Well, in the spirit of equality, here’s a new proposal aimed at federal employees. It’s called the Pay Your Taxes Plan. It’s fairly self-explanatory, and involves federal employees simply paying the $3.4 billion they owe in back taxes (including the $833,970 owed by White House staffers, $9.3 million owed by Treasury employees, and $17 million owed by the Justice Department). And the best part is that it would even raise more than the Buffett Plan’s annual revenue.

IBD’s Andrew Malcolm reports:

A new report just out from the Internal Revenue Service reveals that 36 of President Obama’s executive office staff owe the country $833,970 in back taxes.
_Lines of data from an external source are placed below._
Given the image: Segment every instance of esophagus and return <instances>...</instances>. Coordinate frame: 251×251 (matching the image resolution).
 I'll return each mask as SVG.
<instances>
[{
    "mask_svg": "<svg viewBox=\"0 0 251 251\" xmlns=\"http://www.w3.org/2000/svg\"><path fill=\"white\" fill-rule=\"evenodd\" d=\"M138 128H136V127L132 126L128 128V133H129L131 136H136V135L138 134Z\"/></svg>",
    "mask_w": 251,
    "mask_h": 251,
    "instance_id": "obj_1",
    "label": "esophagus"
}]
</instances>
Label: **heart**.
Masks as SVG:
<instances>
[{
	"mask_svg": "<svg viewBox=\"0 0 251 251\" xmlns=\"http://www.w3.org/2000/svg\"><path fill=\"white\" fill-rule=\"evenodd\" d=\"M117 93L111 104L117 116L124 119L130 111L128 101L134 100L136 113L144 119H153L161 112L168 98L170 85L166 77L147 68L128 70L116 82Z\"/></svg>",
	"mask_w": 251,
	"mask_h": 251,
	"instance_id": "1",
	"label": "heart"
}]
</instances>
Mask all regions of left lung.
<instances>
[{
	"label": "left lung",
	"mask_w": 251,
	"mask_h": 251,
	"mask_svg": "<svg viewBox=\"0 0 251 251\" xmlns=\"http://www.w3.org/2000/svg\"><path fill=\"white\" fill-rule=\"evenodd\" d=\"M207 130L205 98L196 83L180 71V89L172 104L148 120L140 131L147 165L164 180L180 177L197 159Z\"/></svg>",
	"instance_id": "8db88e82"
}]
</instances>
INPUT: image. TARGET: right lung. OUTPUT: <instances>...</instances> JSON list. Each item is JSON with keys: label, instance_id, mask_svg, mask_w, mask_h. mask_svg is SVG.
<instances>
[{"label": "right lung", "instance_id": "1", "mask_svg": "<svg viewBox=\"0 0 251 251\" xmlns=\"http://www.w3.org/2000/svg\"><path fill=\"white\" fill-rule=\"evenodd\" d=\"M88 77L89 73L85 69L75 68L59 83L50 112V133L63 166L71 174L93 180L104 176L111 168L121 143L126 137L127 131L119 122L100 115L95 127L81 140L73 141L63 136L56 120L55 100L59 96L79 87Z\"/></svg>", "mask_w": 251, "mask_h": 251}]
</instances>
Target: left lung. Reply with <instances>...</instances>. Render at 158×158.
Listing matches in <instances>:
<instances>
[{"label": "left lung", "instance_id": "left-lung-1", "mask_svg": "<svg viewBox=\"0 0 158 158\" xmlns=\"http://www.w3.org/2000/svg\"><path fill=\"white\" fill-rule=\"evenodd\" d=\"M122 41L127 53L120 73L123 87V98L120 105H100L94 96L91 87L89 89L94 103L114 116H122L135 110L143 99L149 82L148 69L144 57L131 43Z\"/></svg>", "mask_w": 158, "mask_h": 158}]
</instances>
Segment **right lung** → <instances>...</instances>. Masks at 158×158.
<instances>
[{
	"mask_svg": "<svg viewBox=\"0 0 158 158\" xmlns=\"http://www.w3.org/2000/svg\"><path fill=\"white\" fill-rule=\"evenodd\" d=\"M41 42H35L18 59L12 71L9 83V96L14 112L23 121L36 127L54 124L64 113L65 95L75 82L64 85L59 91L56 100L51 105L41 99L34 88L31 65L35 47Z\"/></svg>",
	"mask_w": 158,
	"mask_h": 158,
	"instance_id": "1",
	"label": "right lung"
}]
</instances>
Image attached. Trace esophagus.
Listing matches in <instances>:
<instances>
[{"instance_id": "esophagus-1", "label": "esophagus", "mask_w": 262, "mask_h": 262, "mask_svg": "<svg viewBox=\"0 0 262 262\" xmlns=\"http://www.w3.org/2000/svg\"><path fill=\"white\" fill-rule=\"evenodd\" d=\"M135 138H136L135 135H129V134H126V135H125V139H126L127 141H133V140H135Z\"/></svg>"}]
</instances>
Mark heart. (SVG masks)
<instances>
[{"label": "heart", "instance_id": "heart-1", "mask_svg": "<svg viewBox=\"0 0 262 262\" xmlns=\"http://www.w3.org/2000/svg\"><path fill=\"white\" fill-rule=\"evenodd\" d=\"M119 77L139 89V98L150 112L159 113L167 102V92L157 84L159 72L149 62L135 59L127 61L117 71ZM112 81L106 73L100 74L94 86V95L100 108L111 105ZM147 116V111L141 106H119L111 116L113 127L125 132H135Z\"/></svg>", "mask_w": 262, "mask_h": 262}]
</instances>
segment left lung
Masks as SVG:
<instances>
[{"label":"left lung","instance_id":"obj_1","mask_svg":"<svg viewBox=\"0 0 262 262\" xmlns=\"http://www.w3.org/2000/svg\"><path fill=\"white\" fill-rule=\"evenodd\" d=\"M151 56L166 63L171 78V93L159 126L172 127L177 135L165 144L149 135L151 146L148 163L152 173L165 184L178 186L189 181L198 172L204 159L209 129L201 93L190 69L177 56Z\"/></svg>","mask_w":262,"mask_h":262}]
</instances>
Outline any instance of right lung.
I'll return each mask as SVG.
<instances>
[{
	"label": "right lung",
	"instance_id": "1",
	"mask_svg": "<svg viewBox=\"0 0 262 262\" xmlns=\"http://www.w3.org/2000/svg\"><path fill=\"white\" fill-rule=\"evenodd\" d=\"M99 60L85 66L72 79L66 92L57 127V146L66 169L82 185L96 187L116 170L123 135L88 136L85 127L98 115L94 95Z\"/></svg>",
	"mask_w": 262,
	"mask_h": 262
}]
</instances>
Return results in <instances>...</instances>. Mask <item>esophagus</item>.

These people working for Mr. Fair Share apparently haven’t paid any share, let alone their fair share. …

The report finds that thousands of federal employees owe the country more than $3.4 billion in back taxes. That’s up 3% in the past year.

That scale of delinquency could annoy voters, hard-pressed by their own costs, fears and stubbornly high unemployment despite Joe Biden’s many promises.

The tax offenders include employees of the U.S. Senate who help write the laws imposed on everyone else. They owe $2.1 million. Workers in the House of Representatives owe $8.5 million, Department of Education employees owe $4.3 million and over at Homeland Security, 4,697 workers owe about $37 million. Active duty military members owe more than $100 million.

Seriously, though, stories like these just highlight what a gimmick the Buffett Rule is. It’s purpose isn’t to help solve the debt crisis in any practical sense; it’s to enforce this administration’s idea of fairness on the American public. If the $3 billion estimated annual revenue from the Buffett Rule had any chance of helping close the deficit, that $3.4 billion owed by federal employees would be a much bigger deal than it is.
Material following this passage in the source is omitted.